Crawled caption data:
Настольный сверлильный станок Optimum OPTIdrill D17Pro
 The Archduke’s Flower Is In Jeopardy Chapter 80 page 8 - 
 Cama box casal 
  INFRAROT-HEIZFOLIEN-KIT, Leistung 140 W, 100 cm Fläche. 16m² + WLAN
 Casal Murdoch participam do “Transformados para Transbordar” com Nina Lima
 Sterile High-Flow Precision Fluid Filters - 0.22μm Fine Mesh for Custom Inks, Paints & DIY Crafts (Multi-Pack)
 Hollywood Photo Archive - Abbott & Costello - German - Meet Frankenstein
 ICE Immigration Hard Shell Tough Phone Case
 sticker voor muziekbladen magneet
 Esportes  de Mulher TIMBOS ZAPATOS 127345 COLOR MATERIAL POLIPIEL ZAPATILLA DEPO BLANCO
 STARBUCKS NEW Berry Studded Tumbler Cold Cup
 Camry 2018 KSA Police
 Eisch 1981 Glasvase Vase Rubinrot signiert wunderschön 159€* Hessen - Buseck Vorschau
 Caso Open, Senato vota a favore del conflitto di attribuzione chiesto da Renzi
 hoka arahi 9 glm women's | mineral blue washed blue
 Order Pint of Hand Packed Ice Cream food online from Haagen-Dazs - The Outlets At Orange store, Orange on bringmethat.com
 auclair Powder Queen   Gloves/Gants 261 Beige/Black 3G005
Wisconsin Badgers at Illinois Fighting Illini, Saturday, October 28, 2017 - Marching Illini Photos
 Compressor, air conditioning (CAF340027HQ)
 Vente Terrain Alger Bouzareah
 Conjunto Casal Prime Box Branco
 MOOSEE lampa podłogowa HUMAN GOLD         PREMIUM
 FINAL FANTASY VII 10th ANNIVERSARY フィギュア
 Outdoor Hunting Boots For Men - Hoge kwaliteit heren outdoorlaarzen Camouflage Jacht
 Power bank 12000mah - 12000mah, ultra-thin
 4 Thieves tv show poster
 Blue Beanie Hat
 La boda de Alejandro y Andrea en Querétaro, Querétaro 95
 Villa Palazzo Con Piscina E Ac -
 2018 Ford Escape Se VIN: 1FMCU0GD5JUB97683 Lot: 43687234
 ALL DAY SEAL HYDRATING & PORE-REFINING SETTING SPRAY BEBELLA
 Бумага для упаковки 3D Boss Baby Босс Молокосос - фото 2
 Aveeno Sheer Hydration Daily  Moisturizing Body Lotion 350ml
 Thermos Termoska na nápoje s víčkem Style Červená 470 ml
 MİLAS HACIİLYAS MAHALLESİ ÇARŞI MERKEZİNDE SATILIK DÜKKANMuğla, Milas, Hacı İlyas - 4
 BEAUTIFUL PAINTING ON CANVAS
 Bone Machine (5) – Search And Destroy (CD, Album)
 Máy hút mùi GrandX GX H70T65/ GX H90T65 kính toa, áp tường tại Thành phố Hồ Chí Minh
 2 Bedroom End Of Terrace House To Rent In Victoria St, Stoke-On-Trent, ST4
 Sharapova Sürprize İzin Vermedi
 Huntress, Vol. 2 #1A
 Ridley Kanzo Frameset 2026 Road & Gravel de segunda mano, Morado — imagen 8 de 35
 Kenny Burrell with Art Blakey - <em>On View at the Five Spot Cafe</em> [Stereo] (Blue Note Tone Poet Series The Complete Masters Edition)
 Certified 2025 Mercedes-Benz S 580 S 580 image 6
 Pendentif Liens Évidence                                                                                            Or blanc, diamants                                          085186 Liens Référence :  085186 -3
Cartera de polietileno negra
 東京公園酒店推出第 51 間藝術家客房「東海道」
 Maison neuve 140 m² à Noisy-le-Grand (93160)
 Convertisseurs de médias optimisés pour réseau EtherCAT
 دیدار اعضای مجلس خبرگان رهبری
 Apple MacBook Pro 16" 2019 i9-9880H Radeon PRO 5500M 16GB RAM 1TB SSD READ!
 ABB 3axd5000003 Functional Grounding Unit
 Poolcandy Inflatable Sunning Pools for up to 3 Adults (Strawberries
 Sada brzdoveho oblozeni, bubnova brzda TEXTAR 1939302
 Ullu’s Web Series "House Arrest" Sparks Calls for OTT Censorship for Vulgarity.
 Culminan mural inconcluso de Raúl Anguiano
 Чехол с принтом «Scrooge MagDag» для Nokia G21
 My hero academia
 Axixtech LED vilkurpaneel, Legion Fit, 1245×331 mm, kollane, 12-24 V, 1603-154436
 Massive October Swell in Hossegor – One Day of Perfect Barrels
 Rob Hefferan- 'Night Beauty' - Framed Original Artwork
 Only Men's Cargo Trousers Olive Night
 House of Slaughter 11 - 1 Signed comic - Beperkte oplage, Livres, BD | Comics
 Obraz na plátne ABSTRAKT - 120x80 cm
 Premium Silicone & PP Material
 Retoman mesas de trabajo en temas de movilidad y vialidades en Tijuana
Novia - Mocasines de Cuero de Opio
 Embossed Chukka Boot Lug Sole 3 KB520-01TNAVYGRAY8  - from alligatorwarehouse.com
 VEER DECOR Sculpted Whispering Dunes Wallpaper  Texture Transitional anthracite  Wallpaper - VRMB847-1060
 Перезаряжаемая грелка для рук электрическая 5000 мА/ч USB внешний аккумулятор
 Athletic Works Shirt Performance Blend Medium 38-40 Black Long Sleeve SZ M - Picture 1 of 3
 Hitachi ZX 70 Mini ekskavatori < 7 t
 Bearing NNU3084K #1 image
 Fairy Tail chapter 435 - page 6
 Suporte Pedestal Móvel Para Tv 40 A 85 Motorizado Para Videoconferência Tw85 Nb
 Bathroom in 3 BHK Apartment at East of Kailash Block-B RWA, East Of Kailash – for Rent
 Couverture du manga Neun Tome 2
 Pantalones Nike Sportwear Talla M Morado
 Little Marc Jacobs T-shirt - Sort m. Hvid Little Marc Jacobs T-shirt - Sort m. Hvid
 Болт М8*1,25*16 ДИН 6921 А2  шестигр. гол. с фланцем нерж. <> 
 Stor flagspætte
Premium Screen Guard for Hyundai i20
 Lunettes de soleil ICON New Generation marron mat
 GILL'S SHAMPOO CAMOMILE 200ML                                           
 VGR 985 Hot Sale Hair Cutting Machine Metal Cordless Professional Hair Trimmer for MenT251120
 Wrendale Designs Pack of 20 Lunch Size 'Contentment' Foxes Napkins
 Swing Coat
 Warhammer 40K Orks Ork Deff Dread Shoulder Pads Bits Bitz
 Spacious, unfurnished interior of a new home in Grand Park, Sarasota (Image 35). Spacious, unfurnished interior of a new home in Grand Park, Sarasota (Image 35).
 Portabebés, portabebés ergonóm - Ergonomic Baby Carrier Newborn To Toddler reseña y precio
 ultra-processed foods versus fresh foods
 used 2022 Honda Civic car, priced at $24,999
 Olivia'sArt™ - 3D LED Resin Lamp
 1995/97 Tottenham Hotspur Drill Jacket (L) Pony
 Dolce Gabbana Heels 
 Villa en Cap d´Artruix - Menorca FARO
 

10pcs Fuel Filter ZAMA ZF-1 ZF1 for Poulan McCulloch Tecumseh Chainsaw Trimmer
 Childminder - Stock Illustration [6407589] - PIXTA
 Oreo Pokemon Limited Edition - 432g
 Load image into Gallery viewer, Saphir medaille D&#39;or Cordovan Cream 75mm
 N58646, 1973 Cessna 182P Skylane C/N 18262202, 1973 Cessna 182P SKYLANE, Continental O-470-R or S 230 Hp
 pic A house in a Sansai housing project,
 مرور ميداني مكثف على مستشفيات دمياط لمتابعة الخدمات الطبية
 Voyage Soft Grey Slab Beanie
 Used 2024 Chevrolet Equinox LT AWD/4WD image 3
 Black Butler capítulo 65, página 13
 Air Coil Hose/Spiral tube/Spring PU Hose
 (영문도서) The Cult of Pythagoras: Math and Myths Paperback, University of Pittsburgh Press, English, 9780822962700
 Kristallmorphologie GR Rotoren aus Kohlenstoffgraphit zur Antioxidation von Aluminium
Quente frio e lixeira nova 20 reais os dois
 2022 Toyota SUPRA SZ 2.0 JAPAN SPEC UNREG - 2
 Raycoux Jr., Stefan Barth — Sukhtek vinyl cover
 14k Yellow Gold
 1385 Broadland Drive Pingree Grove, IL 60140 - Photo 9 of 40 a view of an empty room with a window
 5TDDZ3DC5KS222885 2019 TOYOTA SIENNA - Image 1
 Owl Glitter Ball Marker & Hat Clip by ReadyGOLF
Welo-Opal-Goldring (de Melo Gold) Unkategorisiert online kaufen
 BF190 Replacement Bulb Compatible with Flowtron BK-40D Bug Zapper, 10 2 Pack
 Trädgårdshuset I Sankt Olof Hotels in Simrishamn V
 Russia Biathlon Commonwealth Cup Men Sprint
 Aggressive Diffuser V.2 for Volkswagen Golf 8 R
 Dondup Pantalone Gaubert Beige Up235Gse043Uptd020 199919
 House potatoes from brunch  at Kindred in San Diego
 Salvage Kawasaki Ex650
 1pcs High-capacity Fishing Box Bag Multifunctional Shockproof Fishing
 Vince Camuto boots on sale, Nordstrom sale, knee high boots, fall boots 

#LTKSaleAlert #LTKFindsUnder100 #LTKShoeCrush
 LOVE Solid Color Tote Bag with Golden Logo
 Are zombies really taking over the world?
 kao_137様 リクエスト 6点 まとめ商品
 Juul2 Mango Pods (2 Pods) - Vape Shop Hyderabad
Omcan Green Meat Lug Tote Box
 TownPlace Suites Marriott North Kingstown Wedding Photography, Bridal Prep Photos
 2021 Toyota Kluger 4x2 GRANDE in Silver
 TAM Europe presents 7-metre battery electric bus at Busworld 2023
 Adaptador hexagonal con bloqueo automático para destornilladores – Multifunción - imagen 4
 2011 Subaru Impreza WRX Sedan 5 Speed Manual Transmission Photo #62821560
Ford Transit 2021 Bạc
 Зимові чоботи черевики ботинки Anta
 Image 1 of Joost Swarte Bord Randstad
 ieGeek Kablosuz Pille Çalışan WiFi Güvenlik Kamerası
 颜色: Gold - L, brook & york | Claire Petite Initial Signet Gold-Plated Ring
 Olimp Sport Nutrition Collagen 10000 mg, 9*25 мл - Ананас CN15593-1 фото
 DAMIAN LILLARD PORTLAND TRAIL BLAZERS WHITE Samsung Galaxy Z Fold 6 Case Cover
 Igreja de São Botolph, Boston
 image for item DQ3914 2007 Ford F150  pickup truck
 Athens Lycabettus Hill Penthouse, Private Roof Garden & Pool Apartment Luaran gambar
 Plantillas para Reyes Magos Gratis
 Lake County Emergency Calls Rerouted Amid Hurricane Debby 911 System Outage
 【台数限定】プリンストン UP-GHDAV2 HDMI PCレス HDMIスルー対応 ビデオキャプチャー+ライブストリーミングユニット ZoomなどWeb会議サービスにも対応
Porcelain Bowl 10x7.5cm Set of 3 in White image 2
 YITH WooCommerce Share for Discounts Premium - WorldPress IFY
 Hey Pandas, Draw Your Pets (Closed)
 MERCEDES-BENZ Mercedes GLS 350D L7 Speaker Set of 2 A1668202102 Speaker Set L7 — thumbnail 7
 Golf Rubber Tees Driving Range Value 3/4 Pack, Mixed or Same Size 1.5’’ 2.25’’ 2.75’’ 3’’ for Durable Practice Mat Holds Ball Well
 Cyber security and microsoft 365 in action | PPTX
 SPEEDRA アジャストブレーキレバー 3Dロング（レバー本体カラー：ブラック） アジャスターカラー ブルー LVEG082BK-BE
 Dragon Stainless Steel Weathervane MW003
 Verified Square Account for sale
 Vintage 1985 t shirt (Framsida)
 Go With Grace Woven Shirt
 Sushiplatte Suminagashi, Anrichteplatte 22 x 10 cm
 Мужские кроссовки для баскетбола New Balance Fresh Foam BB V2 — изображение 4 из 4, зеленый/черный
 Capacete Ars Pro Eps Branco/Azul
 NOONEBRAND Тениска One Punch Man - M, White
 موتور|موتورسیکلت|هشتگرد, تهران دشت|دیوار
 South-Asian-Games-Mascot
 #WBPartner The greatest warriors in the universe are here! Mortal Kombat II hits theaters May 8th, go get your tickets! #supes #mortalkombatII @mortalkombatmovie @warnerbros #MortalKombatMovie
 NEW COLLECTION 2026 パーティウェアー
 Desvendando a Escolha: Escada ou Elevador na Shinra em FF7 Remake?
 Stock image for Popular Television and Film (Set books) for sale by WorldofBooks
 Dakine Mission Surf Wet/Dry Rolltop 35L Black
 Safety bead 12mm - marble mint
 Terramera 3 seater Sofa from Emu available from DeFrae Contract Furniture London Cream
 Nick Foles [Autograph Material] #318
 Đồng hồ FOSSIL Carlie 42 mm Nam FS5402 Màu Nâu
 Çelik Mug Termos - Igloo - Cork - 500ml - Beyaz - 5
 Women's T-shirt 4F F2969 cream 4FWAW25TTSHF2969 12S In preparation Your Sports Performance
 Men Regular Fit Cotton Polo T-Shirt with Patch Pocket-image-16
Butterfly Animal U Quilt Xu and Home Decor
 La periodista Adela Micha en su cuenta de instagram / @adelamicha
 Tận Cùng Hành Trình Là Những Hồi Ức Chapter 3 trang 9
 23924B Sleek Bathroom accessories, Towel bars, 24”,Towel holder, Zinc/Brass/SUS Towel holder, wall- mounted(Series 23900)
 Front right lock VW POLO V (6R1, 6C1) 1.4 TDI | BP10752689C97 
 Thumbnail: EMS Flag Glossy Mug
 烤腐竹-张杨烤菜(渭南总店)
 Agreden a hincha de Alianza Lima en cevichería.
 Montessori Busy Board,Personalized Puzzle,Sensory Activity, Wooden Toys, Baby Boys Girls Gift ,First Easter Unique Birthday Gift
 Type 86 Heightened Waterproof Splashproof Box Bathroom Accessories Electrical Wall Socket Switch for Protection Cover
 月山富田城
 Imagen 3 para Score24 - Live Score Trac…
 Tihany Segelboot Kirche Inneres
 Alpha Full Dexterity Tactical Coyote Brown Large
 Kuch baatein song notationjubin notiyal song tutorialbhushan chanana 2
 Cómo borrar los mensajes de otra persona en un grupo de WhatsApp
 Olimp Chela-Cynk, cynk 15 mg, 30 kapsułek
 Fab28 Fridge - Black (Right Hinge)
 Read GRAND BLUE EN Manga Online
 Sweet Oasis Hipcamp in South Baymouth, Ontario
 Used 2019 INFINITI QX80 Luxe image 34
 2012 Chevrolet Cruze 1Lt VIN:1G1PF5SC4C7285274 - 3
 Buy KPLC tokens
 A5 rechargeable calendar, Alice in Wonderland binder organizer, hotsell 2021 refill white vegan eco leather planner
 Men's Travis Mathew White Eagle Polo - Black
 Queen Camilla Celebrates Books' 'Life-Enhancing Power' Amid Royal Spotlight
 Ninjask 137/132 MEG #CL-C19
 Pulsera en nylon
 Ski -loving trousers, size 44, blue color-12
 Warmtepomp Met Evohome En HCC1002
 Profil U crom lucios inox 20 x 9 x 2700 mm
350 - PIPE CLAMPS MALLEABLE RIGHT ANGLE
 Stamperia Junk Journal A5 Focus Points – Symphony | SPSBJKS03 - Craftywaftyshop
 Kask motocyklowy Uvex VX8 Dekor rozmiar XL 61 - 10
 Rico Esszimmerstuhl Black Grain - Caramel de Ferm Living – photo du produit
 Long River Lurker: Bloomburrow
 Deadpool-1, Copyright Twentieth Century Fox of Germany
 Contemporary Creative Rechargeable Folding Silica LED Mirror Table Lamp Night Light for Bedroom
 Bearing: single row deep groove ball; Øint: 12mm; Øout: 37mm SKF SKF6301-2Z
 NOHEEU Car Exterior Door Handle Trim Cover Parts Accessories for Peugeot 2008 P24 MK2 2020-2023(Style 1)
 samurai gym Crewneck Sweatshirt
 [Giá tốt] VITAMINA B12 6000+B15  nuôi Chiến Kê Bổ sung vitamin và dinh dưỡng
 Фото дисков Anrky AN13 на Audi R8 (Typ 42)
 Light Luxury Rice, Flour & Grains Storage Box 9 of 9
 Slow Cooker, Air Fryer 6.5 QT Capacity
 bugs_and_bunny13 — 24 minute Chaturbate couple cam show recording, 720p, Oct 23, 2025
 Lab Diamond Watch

* _What you will do_: In the entries above, find every line holding the word "Branco" and copy it out.

* _Your response_:
 Conjunto Casal Prime Box Branco
 Capacete Ars Pro Eps Branco/Azul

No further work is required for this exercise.